■ Do this
Each record must be reproduced exactly as it is shown.
* begin *
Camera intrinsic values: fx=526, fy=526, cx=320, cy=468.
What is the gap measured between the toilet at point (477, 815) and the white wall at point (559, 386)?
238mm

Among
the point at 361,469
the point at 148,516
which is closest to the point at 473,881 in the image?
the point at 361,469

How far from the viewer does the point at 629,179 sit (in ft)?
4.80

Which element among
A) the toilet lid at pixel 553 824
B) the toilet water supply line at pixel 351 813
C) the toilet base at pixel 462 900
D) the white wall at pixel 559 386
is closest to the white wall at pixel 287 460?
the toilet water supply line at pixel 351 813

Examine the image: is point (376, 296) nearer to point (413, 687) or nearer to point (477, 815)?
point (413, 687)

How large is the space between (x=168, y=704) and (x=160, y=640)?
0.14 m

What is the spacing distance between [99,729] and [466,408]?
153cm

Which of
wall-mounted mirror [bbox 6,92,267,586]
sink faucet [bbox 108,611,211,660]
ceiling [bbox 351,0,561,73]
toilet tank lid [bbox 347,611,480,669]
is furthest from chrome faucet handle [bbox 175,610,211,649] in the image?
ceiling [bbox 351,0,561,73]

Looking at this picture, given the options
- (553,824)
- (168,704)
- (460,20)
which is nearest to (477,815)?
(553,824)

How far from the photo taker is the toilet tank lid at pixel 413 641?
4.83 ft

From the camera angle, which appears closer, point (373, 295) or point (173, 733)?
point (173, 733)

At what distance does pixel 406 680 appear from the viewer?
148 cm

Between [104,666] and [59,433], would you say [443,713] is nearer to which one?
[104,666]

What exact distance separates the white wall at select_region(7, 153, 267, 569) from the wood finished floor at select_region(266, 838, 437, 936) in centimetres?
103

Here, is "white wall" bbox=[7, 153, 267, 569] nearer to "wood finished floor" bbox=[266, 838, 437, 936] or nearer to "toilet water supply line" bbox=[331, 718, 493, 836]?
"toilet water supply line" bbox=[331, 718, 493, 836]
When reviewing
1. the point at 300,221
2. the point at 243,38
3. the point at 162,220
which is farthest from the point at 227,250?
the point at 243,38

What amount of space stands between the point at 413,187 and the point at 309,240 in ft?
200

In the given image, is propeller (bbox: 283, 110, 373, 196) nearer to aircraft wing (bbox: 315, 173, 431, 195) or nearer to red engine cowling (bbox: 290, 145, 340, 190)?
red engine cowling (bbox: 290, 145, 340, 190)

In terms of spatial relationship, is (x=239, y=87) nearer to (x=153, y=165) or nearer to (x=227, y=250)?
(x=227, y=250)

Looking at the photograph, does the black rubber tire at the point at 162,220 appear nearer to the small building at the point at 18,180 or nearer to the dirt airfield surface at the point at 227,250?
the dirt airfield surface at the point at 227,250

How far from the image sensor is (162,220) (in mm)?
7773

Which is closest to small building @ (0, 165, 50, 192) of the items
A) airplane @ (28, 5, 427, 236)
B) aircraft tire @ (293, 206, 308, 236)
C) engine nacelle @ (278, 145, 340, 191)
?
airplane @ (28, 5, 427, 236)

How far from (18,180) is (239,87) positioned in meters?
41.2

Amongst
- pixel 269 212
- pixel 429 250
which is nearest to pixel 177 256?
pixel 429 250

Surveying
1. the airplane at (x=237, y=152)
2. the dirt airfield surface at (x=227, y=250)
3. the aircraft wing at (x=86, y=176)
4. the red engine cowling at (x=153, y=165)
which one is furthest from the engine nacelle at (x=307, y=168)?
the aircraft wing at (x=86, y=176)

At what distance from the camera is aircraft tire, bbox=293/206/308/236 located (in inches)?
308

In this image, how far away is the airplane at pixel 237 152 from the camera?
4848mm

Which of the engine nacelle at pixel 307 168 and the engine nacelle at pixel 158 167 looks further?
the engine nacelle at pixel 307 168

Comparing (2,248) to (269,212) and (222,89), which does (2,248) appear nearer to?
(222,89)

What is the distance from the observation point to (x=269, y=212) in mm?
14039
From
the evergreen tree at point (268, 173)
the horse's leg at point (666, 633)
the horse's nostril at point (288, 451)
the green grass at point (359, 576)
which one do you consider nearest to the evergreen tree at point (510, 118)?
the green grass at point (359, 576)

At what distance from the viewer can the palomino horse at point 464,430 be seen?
* end *
■ Answer below
Camera intrinsic values: fx=526, fy=526, cx=320, cy=468.
What is the gap measured between the toilet at point (477, 815) and the white wall at point (559, 386)?
238mm

Among
the point at 361,469
the point at 148,516
which is closest to the point at 473,881 in the image?
the point at 361,469

How far from the viewer does the point at 629,179 sit (in ft)?
4.80

Which element among
A) the toilet lid at pixel 553 824
B) the toilet water supply line at pixel 351 813
C) the toilet base at pixel 462 900
D) the white wall at pixel 559 386
is closest to the white wall at pixel 287 460?
the toilet water supply line at pixel 351 813

Examine the image: is point (376, 296) nearer to point (413, 687) or nearer to point (477, 815)?
point (413, 687)

How large is the space between (x=168, y=704) and (x=160, y=640)?
0.14 m

What is the spacing distance between [99,729] and [466,408]?
153cm

Which of
wall-mounted mirror [bbox 6,92,267,586]
sink faucet [bbox 108,611,211,660]
ceiling [bbox 351,0,561,73]
toilet tank lid [bbox 347,611,480,669]
is furthest from chrome faucet handle [bbox 175,610,211,649] in the image?
ceiling [bbox 351,0,561,73]

Looking at this picture, given the options
- (553,824)
- (168,704)
- (460,20)
which is nearest to (477,815)?
(553,824)

How far from the photo taker is the toilet tank lid at pixel 413 641?
4.83 ft

From the camera angle, which appears closer, point (373, 295) or point (173, 733)?
point (173, 733)

At what distance does pixel 406 680 appear from the viewer?
148 cm

Between [104,666] and [59,433], would you say [443,713] is nearer to which one?
[104,666]

What exact distance separates the white wall at select_region(7, 153, 267, 569) from the wood finished floor at select_region(266, 838, 437, 936) in centimetres?
103

Here, is "white wall" bbox=[7, 153, 267, 569] nearer to "wood finished floor" bbox=[266, 838, 437, 936] or nearer to "toilet water supply line" bbox=[331, 718, 493, 836]?
"toilet water supply line" bbox=[331, 718, 493, 836]
When reviewing
1. the point at 300,221
2. the point at 243,38
3. the point at 162,220
which is farthest from the point at 227,250?
the point at 243,38

What amount of space stands between the point at 413,187 and the point at 309,240 in ft?
200

In the given image, is propeller (bbox: 283, 110, 373, 196) nearer to aircraft wing (bbox: 315, 173, 431, 195) or nearer to red engine cowling (bbox: 290, 145, 340, 190)?
red engine cowling (bbox: 290, 145, 340, 190)

In terms of spatial relationship, is (x=239, y=87) nearer to (x=153, y=165) or nearer to (x=227, y=250)?
(x=227, y=250)

Looking at the photograph, does the black rubber tire at the point at 162,220 appear nearer to the small building at the point at 18,180 or nearer to the dirt airfield surface at the point at 227,250?
the dirt airfield surface at the point at 227,250

How far from the image sensor is (162,220) (in mm)?
7773

Which is closest to small building @ (0, 165, 50, 192) of the items
A) airplane @ (28, 5, 427, 236)
B) aircraft tire @ (293, 206, 308, 236)
C) engine nacelle @ (278, 145, 340, 191)
?
airplane @ (28, 5, 427, 236)

How far from (18,180) is (239,87) positioned in meters?
41.2

Amongst
- pixel 269 212
- pixel 429 250
which is nearest to pixel 177 256?
pixel 429 250

Surveying
1. the airplane at (x=237, y=152)
2. the dirt airfield surface at (x=227, y=250)
3. the aircraft wing at (x=86, y=176)
4. the red engine cowling at (x=153, y=165)
which one is furthest from the engine nacelle at (x=307, y=168)?
the aircraft wing at (x=86, y=176)

At what distance from the camera is aircraft tire, bbox=293/206/308/236 located (in inches)?
308

In this image, how far away is the airplane at pixel 237 152 from the camera?
4848mm

Which of the engine nacelle at pixel 307 168 and the engine nacelle at pixel 158 167 looks further?
the engine nacelle at pixel 307 168

Comparing (2,248) to (269,212) and (222,89), which does (2,248) appear nearer to?
(222,89)

What is the distance from the observation point to (x=269, y=212) in mm?
14039
From
the evergreen tree at point (268, 173)
the horse's leg at point (666, 633)
the horse's nostril at point (288, 451)
the green grass at point (359, 576)
which one do you consider nearest to the evergreen tree at point (510, 118)?
the green grass at point (359, 576)

At what distance from the viewer can the palomino horse at point 464,430 be seen?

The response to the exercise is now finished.